案外似ているところがあるのかもしれないと感じたからか、はたまた彼の人の良さの感じたからなのか、気が付けば大分緊張感は消えていた。これならば今後は普通に話せるかもしれない。
「そういえば君、名前は何て言うん?」
「あぁそういえば名乗ってなかったね。僕の名前はキリヤ・クロミネ、よろしくエレミアさん」
浮かべられた爽やかな笑みに悪意のようなものは感じられず、こちらに伸ばされた手にも敵意は感じない。そのためウチも笑顔を浮かべながら彼の手を握り返した。
「こちらこそよろしくや……ひとつ聞きたいんやけど、君って年いくつ?」
「16歳だけど」
「お、ウチと同じやね。なら……今後顔を合わせる機会もあるやろうし、同い年なんやからもっとお互いに気楽に話さん?」
暗に君もインターミドル・チャンピオンズシップに出るんやろ? と問うたことを彼は理解したらしく、瞳の輝きを強めた。けれどそれは一瞬のことで、微笑を浮かべながら返事をし始める。
「僕は別に構わないけど……本当に良いの?」
「良いも悪いもウチから言ったことやんか。やからキリヤくんは気にせずウチのことジークって呼んでええよ。親しい子からはそう呼ばれとるし」
「そう……ならジークさんって呼ばせてもらうよ」
「さんはいらへん。ジークやジーク」
異性を下の名前で呼ぶことに慣れてないのか、単純に人を呼び捨てにすることがないのか、キリヤくんは苦笑いを浮かべている。それを見ていると罪悪感を感じなくもないけど、あいにくここで引くほどウチは甘くない。
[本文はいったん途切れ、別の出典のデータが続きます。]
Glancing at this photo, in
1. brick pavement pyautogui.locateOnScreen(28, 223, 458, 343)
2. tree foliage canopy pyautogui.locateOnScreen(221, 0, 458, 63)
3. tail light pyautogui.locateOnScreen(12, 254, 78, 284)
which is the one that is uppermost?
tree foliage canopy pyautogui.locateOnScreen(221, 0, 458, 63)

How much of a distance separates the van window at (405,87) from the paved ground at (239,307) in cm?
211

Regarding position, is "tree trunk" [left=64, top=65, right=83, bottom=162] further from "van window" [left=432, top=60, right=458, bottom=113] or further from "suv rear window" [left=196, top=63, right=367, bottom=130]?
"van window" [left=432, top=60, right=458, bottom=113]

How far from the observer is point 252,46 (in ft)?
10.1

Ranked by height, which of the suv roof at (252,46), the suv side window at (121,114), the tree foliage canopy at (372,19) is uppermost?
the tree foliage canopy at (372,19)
キリヤくんはこれからウチが恩を返さなあかん人や。人見知りのウチにしては凄く積極的なことをしとるけど、今度会った時にビクビクしながらお礼をするわけにもいかんし、ここで可能な限り踏み込んだかな。正直男の子ということもあって恥ずかしくはあるけど、頑張るしかあらへん。
「そこまで言うなら……分かったよ、ジーク」
……やばい、何かめっちゃ恥ずかしい!
な、何やろジークって呼ばれるんは初めてやないはずなんに……って、そういえばウチの友達って女の子ばかりやん。気軽に話してる異性なんてヴィクターのところの執事やってるエドガーくらいな気がするし。人見知りのせいもあって、ウチもあまり男の子に慣れてへんかった。
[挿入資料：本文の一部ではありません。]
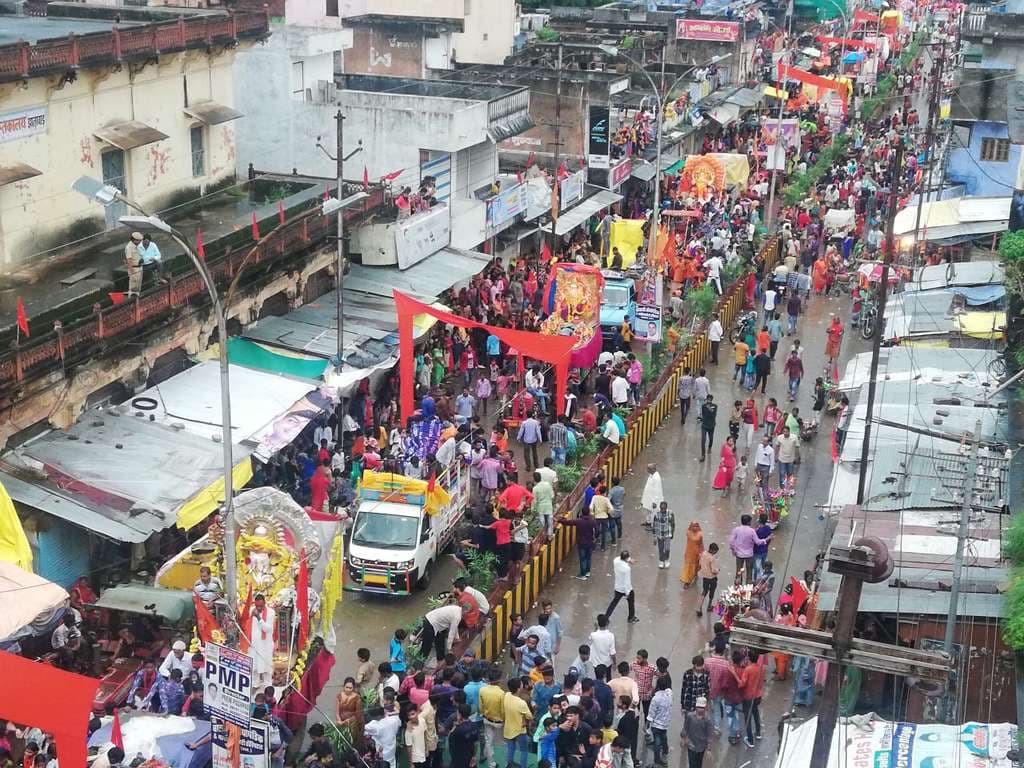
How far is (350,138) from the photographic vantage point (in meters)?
35.1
というか、そもそもキリヤくんにはこの短時間の間に何度も羞恥心を覚える言動を見られたりしているわけで……あかん、今すぐでもここから立ち去りたい。けどそんなことしたらキリヤくんに失礼やし。ウチはいったいどうしたらええんや!
「えっと、大丈夫? まだ体調が悪いんなら寝てても構わないけど」
「ううん、大丈夫! ご飯も食べたから凄く元気になったよ。今すぐにでもトレーニングしたいくらいに。というか、いつまでもここに居座るのも悪いし、ウチそろそろお暇する。今日はほんまにありがとな。今日のお礼は今度必ずするから待っといて!」
あまりのテンパリ具合にウチは早口で捲くし立てると、キリヤくんの返事を待たずに部屋から飛び出す。
食べ終えた食器をそのままにして帰るんはあれやと思ったけど、それ以上にこのままあの場所に居ったら何か致命的なことをやらかしそうで危ないと思うたんや。
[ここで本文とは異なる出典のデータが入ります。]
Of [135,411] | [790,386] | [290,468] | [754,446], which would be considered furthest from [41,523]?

――今度会うときまでにどうにかしとかんと……髪色とか名前の響きとかミカさんに近いものがあるからお礼の品とか相談したいけど、ウチはミカさんに合わせる顔あらへんし。となるとヴィクターあたりに頼るしかあらへんよな。
「キリヤくん、ちゃんとお礼はするから待っとい……」
全て言い切る前に腹の虫が鳴り響く。さすがに行き倒れるほど空腹だっただけに先ほど食べた分だけでは足りなかったらしい。もしもあの場に留まっていたならば、今の音を聞かれてしまい……キリヤくんの性格を考えると何かしら追加で出してくれるに違いない。